▶ **AIM OF THE EXERCISE**
In the excerpt about Skencil and related projects, what place did the UniConvertor project take in the 2009 Trophées du Libre contest, and in which category?

SELECTED EXCERPT Block Start

On 19 November 2006, Bernhard Reiter and Bernhard Herzog asked Ihor Novikov to join Skencil development, stalled since 2005.

On 31 October 2010, Skencil 1.0 alpha was released, as a result of revitalization work done by Ihor Novikov.

On 4 November 2016, Skencil 1.0 rc1 was released, and the last code changes committed on 7 February 2020.
- UniConvertor
 an application for conversion of files from one vector format into another one. In fact it is a part of sK1, rewritten as a standalone code and being developed by the same team. UniConvertor is also used by Inkscape for opening CorelDRAW, WMF and Sketch/Skencil files.
- Color Palette Collection
 a set of free palettes provided in different native file formats for sK1, Inkscape, GIMP, Scribus, LibreOffice, CorelDRAW, Adobe Illustrator, Xara Designer etc. For sK1 2.0 the palette collection is available as a web service.
- CDR Explorer
 a program that simplifies the reverse-engineering of CorelDRAW formats.
- LinCutter
 an application for interactive work with cutting machines (PLT format).

== Awards ==

- In 2007 the project was awarded the second place in the Trophées du Libre open source project contest in the "Multimedia and games" category.
- In 2008 the project was awarded the third place in the contest Hackontest, organized by the Swiss Open Systems User Groupd /ch/open and sponsored by Google.
- In 2009 the project was awarded the second place in the contest "The best free project of Russia", conducted by Linux Format magazine. Among the group projects.
- In 2009 the UniConvertor project was awarded the first place in the Trophées du Libre open source project contest in the "Multimedia" category.

SELECTED EXCERPT Block End
DATA Block Start

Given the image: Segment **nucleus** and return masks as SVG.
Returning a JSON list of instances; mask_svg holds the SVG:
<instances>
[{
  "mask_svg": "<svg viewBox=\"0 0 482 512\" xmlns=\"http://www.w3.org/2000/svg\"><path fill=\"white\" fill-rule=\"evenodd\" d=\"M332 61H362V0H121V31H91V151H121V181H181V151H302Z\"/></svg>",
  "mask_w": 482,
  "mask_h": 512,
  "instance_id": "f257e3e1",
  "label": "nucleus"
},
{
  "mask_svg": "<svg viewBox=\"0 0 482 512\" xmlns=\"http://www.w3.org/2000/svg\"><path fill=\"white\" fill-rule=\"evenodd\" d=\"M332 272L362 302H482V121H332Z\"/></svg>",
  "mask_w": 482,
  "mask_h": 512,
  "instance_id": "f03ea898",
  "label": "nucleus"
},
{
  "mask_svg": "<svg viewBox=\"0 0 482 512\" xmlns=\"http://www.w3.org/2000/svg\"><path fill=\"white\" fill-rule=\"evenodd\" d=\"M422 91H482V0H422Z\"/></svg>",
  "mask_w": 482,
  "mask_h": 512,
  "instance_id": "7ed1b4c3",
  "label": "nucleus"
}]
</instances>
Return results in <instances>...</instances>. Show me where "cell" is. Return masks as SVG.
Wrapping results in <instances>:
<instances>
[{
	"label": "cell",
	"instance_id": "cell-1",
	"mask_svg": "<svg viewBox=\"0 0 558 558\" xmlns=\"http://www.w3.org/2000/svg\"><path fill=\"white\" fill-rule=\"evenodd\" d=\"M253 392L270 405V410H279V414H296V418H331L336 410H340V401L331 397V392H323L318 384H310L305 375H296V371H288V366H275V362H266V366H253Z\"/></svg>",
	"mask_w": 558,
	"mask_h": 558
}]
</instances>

DATA Block End

▶ **SOLUTION BELOW**
First place, in the "Multimedia" category.